═════ ESTRATTO FORNITO ═════
Tommaso Menoncello, padovano, un torso che sembra quello del Belvedere conservato in Vaticano, un’aggressività da belva libera da lacci, è in lotta con Ben Earl, Bundee Aki e Duhan Van de Merwe per il titolo di Giocatore del 6 Nazioni. Tra qualche giorno il verdetto, anticipato da un’ondata di lodi che ha investito giocatori (Lamaro, Brex, Garbisi), squadra e chi pochi mesi fa ha preso in mano timone e briglie: Gonzalo Quesada.
La designazione di Menoncello invita a riesumare quel che con autentica felicità, venne scritto tredici anni fa quando l’Oscar finì nelle mani del primo e unico azzurro. È un flashback, un messaggio nella bottiglia: chissà se il diretto interessato lo scoverà da qualche parte.
Il voto del mondo ovale ha eletto il miglior giocatore del 6 Nazioni. È un italiano, è Andrea Masi: mai capitato. L’estremo degli ultimi davanti agli inglesi primi, agli irlandesi magnifici all’ultimo round, a tutti. Dei 17.000 voti Andrea ne ha raccolto il 30%, oltre 5.000, precedendo un altro azzurro, la novità Fabio Semenzato (12%), l’irlandese Sean O’Brien e l’Inglese Toby Flood, attestati sul 10%. Nel 2010 era toccato a Tommy Bowe, ala irlandese. Decisiva la storica vittoria sulla Francia, ma anche la meta con la Scozia è servita a dare corpo finale ad exit poll molto incoraggianti.
Con i Galli, partita perfetta: prese al volo per sventare attacchi paracadutati, assalti portati con la determinazione del cuneo che deve aprire la breccia, la meta cercata e trovata in una piccola testa di ponte sul prato del Flaminio; con gli scozzesi, prima che, dopo mezz’ora, cedesse una coscia, una meta tra le più belle della storia azzurra: tre passaggi veloci e piatti sull’asse Burton-Semenzato-Canale e palla a lui che arriva in velocità e lascia sul posto Walker e il resto dei segugi: venticinque metri in accelerazione, venticinque metri di erba bruciacchiata dai suoi appoggi poco gentili.
═════ DATI FORNITI ═════
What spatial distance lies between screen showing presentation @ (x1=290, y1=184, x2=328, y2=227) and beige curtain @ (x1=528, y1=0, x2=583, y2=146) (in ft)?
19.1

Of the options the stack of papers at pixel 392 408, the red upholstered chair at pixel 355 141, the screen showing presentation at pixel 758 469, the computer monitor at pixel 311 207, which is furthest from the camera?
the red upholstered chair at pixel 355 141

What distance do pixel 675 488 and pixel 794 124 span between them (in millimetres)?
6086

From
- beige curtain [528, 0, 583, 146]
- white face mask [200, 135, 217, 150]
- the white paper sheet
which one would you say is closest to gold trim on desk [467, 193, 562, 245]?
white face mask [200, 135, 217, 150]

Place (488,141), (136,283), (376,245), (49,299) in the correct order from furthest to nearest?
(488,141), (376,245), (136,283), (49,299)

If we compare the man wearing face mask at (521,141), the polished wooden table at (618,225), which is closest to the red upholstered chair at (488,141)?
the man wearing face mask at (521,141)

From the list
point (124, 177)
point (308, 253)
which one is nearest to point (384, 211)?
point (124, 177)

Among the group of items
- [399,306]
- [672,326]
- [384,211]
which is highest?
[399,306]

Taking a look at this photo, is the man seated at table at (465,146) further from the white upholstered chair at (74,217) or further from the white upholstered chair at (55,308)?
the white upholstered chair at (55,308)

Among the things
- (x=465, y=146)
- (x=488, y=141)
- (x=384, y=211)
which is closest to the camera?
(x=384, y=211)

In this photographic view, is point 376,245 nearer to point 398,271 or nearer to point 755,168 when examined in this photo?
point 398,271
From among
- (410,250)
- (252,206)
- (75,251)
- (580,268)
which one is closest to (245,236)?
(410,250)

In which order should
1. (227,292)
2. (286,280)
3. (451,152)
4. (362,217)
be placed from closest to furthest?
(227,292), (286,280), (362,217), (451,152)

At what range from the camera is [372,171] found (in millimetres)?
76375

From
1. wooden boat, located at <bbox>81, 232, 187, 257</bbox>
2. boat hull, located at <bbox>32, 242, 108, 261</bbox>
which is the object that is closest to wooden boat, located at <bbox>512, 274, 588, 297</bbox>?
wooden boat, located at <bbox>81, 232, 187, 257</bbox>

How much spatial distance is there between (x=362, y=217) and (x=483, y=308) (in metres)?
═════
_PROBLEMA POSTO 1_.
Rispondi per favore a queste domande sull'estratto:
(a) Con quali giocatori è in lotta Tommaso Menoncello per il titolo di Giocatore del 6 Nazioni?
(b) Quale percentuale dei 17.000 voti ha raccolto Andrea Masi?
(c) A chi era toccato il titolo nel 2010?
_PROBLEMA POSTO 2_. Filtra le righe dei dati: tieni soltanto quelle che contengono la stringa "between", distinguendo tra maiuscole e minuscole.

_SOLUZIONE SVOLTA 1_.
(a) Con Ben Earl, Bundee Aki e Duhan Van de Merwe.
(b) Il 30%, oltre 5.000 voti.
(c) A Tommy Bowe, ala irlandese.

_SOLUZIONE SVOLTA 2_.
What spatial distance lies between screen showing presentation @ (x1=290, y1=184, x2=328, y2=227) and beige curtain @ (x1=528, y1=0, x2=583, y2=146) (in ft)?
What distance do pixel 675 488 and pixel 794 124 span between them (in millimetres)?
How much spatial distance is there between (x=362, y=217) and (x=483, y=308) (in metres)?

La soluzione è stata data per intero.